Not really. The question was whether words are more or less secure for a given level of ease of memorisation. I'd say 5 random characters are about as easy to memorise as 4 random words.

[CamperBob2]

No, we should come up with something that works better than either, and is more usable. Passwords suck. Does anyone here seriously think we'll still be using them 50 years from now?

[yeukhon]

I see no difference behind the glory.

Why? Once you changed the word "password" to "passphrase", and get rid of those insane password requirements (must contains 1 upper case, 1 lower case, up to X length, 1 symbol, must not repeat same character twice or consecutively, etc), people start to use passphrase. But with enough attacks, you will build a passphrase table and people who use passphrase then will use the same passphrase on multiple sites which means it is the same as password and then site developers will come out and say "we will implement additional requirements - at least this length with these complexity".

A password which is 12 chars long and complex enough is hard to break. The problem is that people use the same password and credentials gets stolen every day. Can you trust random forums today running your password?

[JTxt]

I agree! I've been using passphrases for about 12 years, but in this form:

Ia! Ibupfa1y,bitf:

(It's the first letter of every word in that sentence.)

A sentance relevant to me that also refers to the site is easier for me to remember than random words. But perhaps I could make it longer... Use the kxcd idea too.

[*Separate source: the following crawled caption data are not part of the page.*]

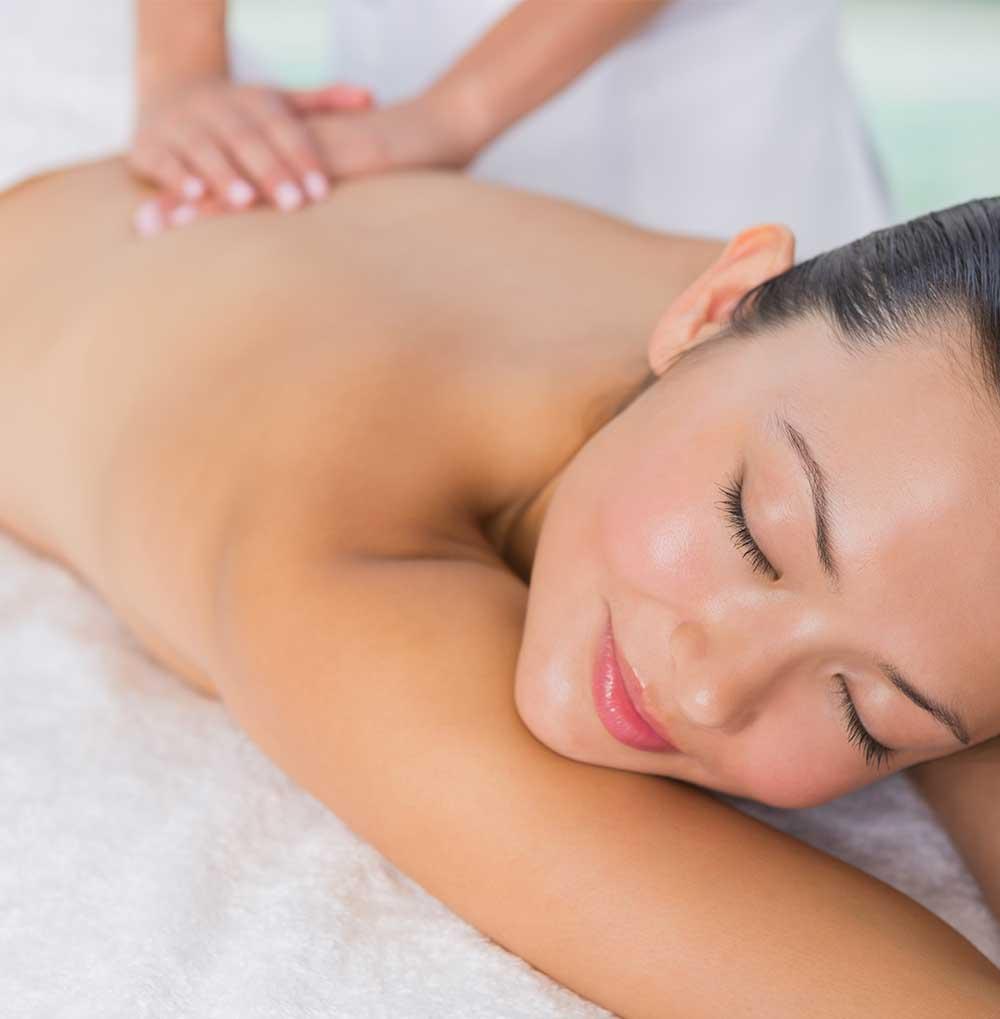 tuina-massage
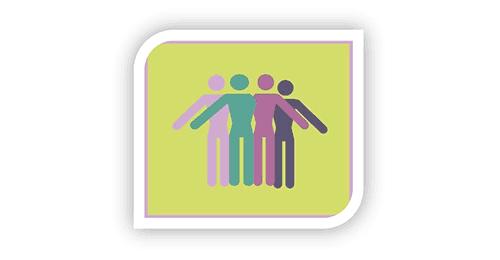 Logo: Psychologiczna grupa wsparcia...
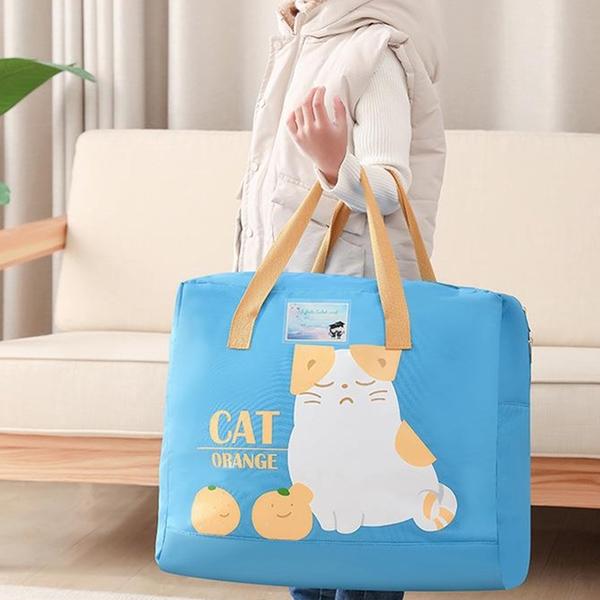 【BlueCat】幼兒園棉被衣物收納袋 (中) 被子 被褥收納袋 牛津布 防塵袋 睡袋 幼稚園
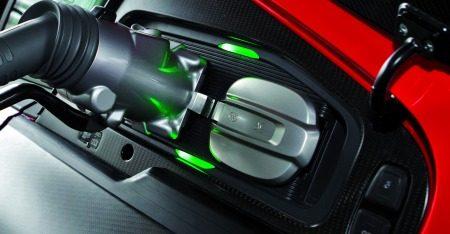 Audi R8 e-tron laadsysteem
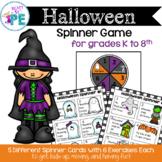 PE Halloween Movement Spinner Game- Great for Warm Ups, Brain Breaks & Parties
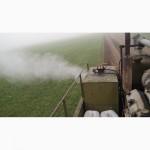 Внесение СЗР опрыскивание химобработка полей до 1500га за ночь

The entropy is huge unless/until everyone starts making 3 word passphrases the same way with very common words.

There can also be dictionary attacks on common passphrases, especially after a large site is compromised.

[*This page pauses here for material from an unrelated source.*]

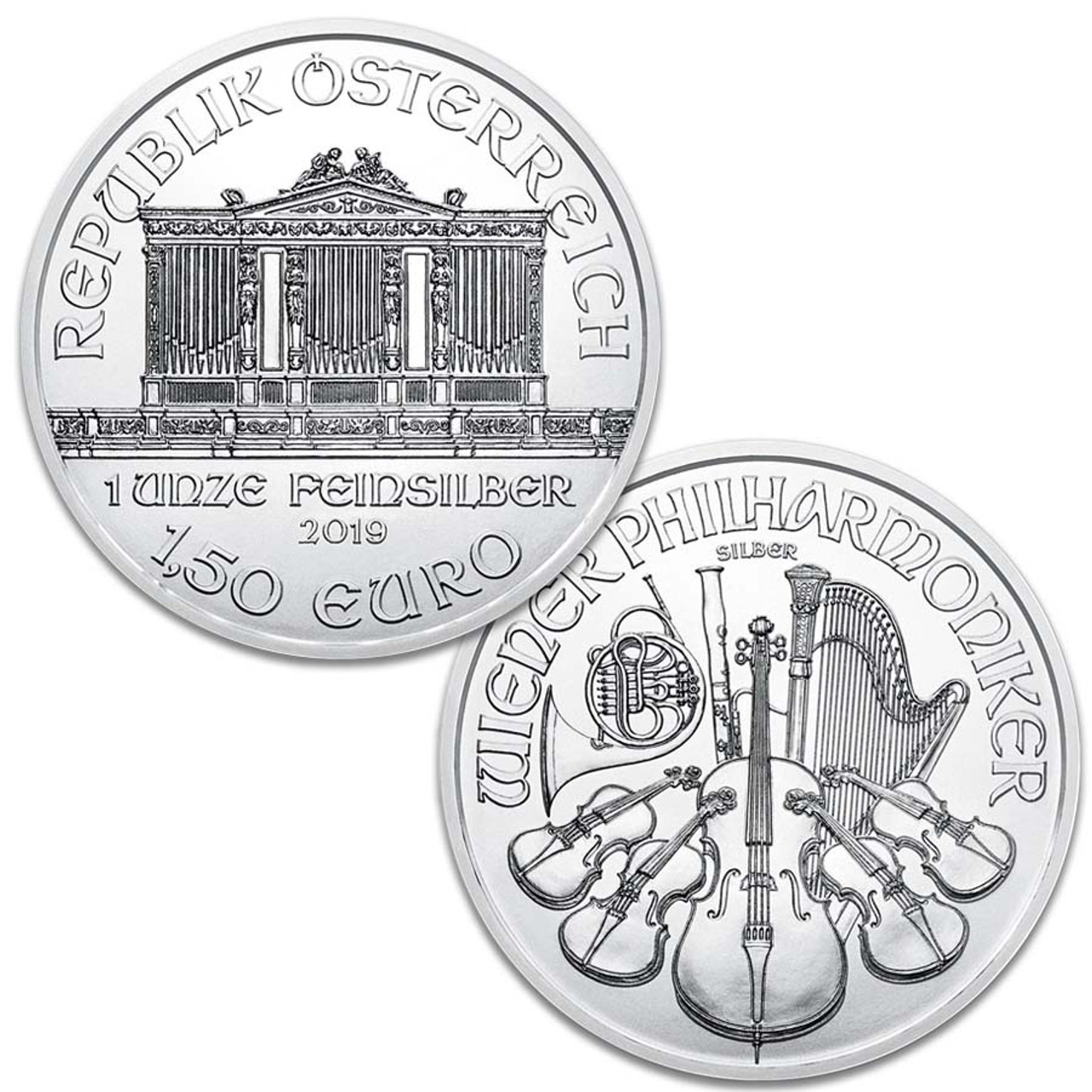 Austria 2019 1 Oz. Silver Philharmonic 1.5 Euro, Brilliant Uncirculated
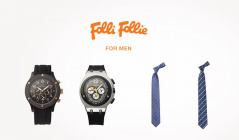Folli Follie For MEN(フォリフォリ)のセールをチェック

Lately I've been changing it up by offsetting my fingers on the keyboard.

Unfortunately each password/phrase input has different requirements and limits, and there's many different confusing help texts for explaining it. And it's frustrating to find out the limits after committing to memory and submitting.

What's a good, plainly written ux standard that we can advocate?

[tnorthcutt]

Using a password manager

[JTxt]

Yes, even better.

Can you recommend a password manager that works on all browsers/devices that you trust?

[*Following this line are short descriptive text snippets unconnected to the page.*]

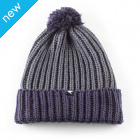 Silverstick Snowdon Bobble Hat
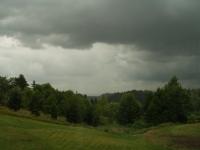 nimbostratos6 thumb Galería Fotos Nubes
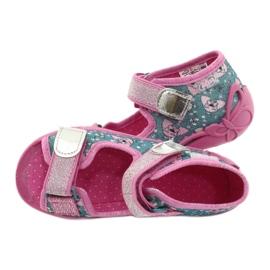Dětská obuv Befado 242P107 5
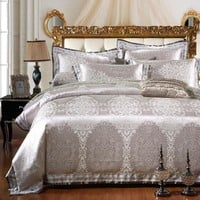 SunnyRain 4/6-Pieces Silver Luxury Bedding Set Queen King Size Bed Set Jacquard Lace Duvet Cover Bed Sheet Bed Linen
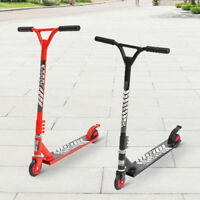 Kids Pro Stunt Scooter Fixed Bar 360 Degree Street Kick Push Aluminum Wheel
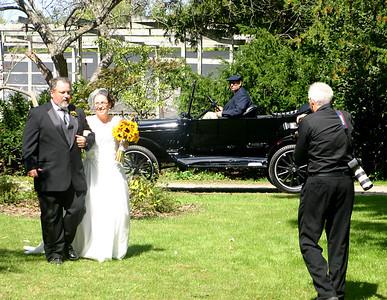 The Ceremony (28)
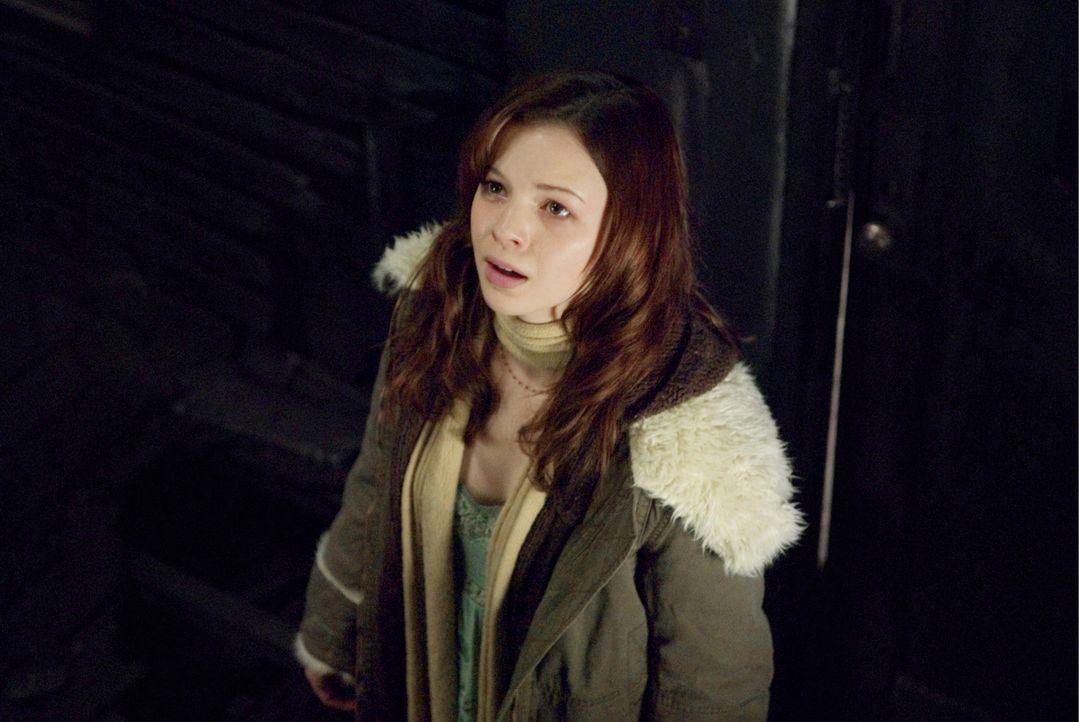 Aubrey Davis (Amber Tamblyn) erfährt von ihrer Mutter, dass ihre Schwester ein Haus in Brand gesteckt hat, um ihrem Freund das Leben zu retten. Doch... - Bildquelle: Ghost House Pictures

I have not found that yet, so I use passphrases customized to the site.

Edit: Also fundamentally it means that to access a single site from a compromised device, I'm potentially giving a nice list of all of my credentials.

[mikestew]

> Can you recommend a password manager that works on all browsers/devices that you trust?

1Password works on iOS, Android, and Mac (as confirmed by me) and they claim Windows, too. Browser-wise, I can confirm Chrome and Safari. That works for me, as it covers all of my use cases. YMMV, and it most certainly will if you're running Linux.

Downside: good $DEITY is it pricey by the time you cover all of your mobile devices and desktops. The amount of hassle it saves me probably pays for it, but covering all platforms at my house is bumping up against $100 (not including a couple of paid upgrades along the way).

[tombrossman]

I can recommend KeePassX.

It's in the Debian & Ubuntu repositories. It is also in the F-Droid repository for Android mobiles, so you can install and update easily from an AOSP ROM. All of the above are free and open-source which helps quite a bit with establishing trust. If you are among the majority using Windows or Mac it works there, too.

Sync it between devices by storing its (by default encrypted) database in a service like ownCloud or Dropbox.

[rikkus]

Google Sheets

[tempestn]

One problem with this is that most people are typing passwords on phones now, so the longer they are, they more annoying they are to type in. (Although I suppose word completion would help with a passphrase. Although for security it probably shouldn't be enabled for password fields.) Anyway, the real solution is a password manager with unique random sequences of characters for passwords.

Perhaps Microsoft, Apple, and Google could get together to build (or buy and open source) a password manager that would be integrated with their various platforms, for the common good. (I realize solutions already exist, but this would make it much more likely that the general public would use it.)